As one of South Africa’s most active Venture Capital investors, HAVAÍC says 2020 saw the commercial adoption of technology increase at unprecedented rates, as illustrated by the performance of HAVAÍC and its portfolio companies. 2020 saw HAVAÍC’s portfolio companies grow their revenue by a staggering 93%, and in the coming months, Ian Lessem, Managing Partner at HAVAÍC, believes the economic, social and commercial prospects for investing in the African technology sector looks promising, especially as the acceleration of technology adoption continues.
According to the recent African Tech Startups Funding Report 2020, published by Disrupt Africa, the year produced a record for funding activity in the African tech startup ecosystem, owing to the increased number of active investors on the continent that continued to grow in tandem with additional investment opportunities across more geographies in an increasing number of verticals.
In line with this, last year, the Cape Town-based early-stage, high-growth technology investor concluded eight investments in technology companies located in South Africa, Kenya and Nigeria.
HAVAÍC says its track record for investing in diversified African technologies, and niche for unlocking the potential of globally relevant companies in sectors in need of real-world solutions is especially relevant as demand for technology enabled cloud-based solutions crosses over from early adopters’ changing personal needs, as we saw in 2020, to their business needs, as we continue to see today.
“It’s an exciting time for the continent’s startup and investor communities. Fintech, e-commerce and e-health show immense promise for further growth both in terms of funded ventures as well as for their local and international adoption and revenue growth,” notes Lessem.
He adds that African startups are reaching new heights in terms of broad global appeal. “With our portfolio servicing close to half a million clients in over 180 countries across the globe, and with the majority of our investments having successfully moved their Intellectual Property or operations into markets such as the US and UK, as well as achieving multiple international exits, HAVAÍC’s portfolio companies are well on track to fulfilling their international potential.”

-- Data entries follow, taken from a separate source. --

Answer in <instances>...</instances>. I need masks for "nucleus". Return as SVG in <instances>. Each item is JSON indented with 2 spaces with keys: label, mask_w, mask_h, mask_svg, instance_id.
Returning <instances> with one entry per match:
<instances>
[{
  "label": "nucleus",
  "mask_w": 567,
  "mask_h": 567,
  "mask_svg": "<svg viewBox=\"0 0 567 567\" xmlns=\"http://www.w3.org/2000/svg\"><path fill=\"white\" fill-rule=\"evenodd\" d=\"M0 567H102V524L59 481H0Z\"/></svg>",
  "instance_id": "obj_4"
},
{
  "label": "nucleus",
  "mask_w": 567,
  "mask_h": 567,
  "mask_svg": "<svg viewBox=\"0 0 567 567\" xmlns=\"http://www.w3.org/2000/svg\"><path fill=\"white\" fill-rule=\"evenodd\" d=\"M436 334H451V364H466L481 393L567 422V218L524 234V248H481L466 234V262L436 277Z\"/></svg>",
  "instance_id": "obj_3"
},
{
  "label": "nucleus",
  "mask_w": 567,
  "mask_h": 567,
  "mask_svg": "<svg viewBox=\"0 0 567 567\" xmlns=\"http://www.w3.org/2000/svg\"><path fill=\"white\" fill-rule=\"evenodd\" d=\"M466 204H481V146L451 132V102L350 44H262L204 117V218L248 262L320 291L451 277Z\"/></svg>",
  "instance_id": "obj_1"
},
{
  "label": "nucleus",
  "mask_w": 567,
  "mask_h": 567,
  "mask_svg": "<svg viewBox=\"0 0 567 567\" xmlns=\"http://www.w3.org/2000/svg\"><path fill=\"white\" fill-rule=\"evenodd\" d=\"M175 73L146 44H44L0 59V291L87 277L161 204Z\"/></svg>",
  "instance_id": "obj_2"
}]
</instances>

While the Covid-19 pandemic has forced people and organisations the world over to pivot and quickly adapt and re-strategise in obvious ways, Lessem says the coming months will be interesting as more subtle, but no less impactful solutions come to the fore. “Innovation thrives in times of challenge and uncertainty, and given the disruptive nature of our investments, HAVAÍC’s investment thesis to support local and act global, is resulting in capital inflows and foreign investment into Africa, while delivering ‘Dollarised’ returns to our portfolio companies and investors.”